◆ DIRECTIONS FOR THIS TASK ◆
Please continue the forum thread on managing Docker IO in Nomad from its final sentence.

◆ SELECTED EXCERPT ◆
Better visibility and control over Docker IO

Xopherus · August 21, 2020, 2:18pm

Does the nomad team / community have anything on the horizon to improve the experience around managing docker IO? My team occasionally has to deal with network out spikes in our clients, which causes a host of networking issues with the containers which run on it. One issue is related to https://github.com/hashicorp/nomad/issues/5718. During these network spikes, without fail we’ll have new docker images fail to pull. Unfortunately it’s been very hard for us to pinpoint exactly where the network usage is coming from, because we don’t have any per-container metics on IO usage.

Any suggestions for workarounds, or similar experiences would be appreciated!

jrasell · August 24, 2020, 12:50pm

Hi @Xopherus, as you mention, trying to identify network issue issues can be very difficult especially without the correct monitoring in place.

◆ GIVEN DATA ◆
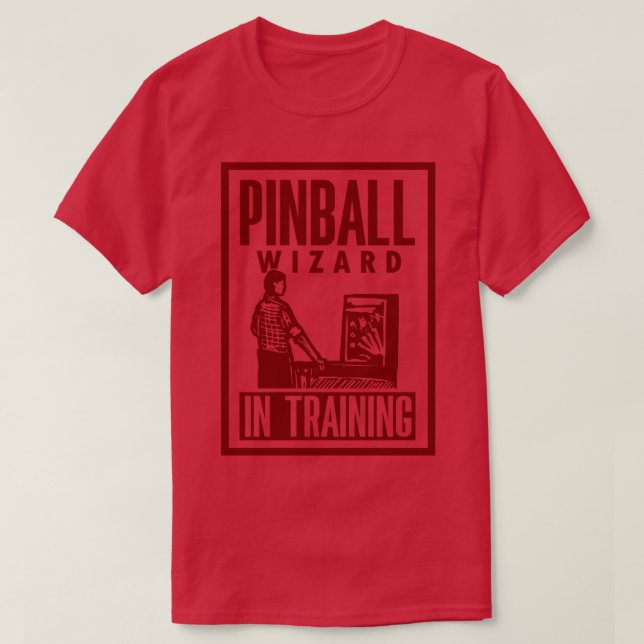 Pinball Wizard In Training 1 T-Shirt (Design Front)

◆ EXERCISE RESPONSE ◆
In addition to any server provider specific monitoring which may be available, the following items my help provide better insights that you’re looking for (they are Prometheus specific where possible for a form of consistency).

Prometheus Node Exporter - expose and collect hardware and OS metrics exposed by *NIX kernels that includes netstat output.
Google cAdvisor - provides resource usage and performance characteristics of running containers including a number of network related metrics.

I don’t believe Nomad would be the correct tool in the chain to provide additional Docker system metrics, although better control could be possible if the Docker API provides such controls.

I hope this helps.

jrasell and the Nomad team.